As with most full-length collections, a few stories in The Vanishing Point probably should have vanished before publication. The final three stories, for instance, pale in comparison to the openers. This might be because their narrators resemble Theroux too closely—including the recurring and obvious proxy, Andre Parent. Parent’s tone is less confessional than arrogant and defensive. He romanticizes his writing routine (several stories refer to an author writing longhand on a clipboard at the beach), plugs Theroux’s most recent novel, Burma Sahib (“I was planning a novel based on the early working life of George Orwell”) and tokenizes his cultural and romantic escapades (“I was in Central Africa, living all I could, and along with its excesses it gave me something to write about”). These moments feel less like autofiction and more like self-promotion; and there are even times Theroux’s stand-in attempts to jab back at criticism. “One of your novels was withdrawn from a course I was taking…[for] objectifying women,” Parent’s assistant tells him in “The Silent Woman.” “It made me want to read it.” 

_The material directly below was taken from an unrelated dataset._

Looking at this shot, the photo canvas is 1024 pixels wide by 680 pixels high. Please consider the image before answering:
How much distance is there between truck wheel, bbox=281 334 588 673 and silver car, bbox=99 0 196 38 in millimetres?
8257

These self-referential winks work against Theroux. Patterns of bias quickly emerge, leaving readers wondering what is intentional and what is not. There are very few female characters in the collection, for instance, and even fewer whose primary role is not as the protagonist’s love interest or wife. Stories like “Adobo,” “Love Doll,” and “A Charmed Life” all perpetuate the same tired stereotypes, exoticizing, objectifying, and often killing off women of color. There are backwards attempts to break these patterns, such as when the narrator in “A Charmed Life” becomes infatuated with an “ideal” woman because of how good she looks doing manual labor. Readers with octogenarian family members may know exactly what it is like to listen, at length, to someone whose age and life experience lends them both a certain insight and a certain insensitivity. 

But, as it is with our own elders, it’s worth parsing through the cringe to get to the nuggets of real wisdom—wisdom only they are capable of having. Theroux knows this, too, and if he speaks for his “Silent Generation,” they are grateful. In his prose, in his plots, and especially in his stories’ endings, there is a palpable undercurrent of appreciation—for his characters, for the patient reader, and for storytelling itself. After all, it is our stories that will outlive us. Take it from William Hope in “Father X,” a story that exists only because another writer, Henry James, jotted down an idea in a notebook: “This is the living word.”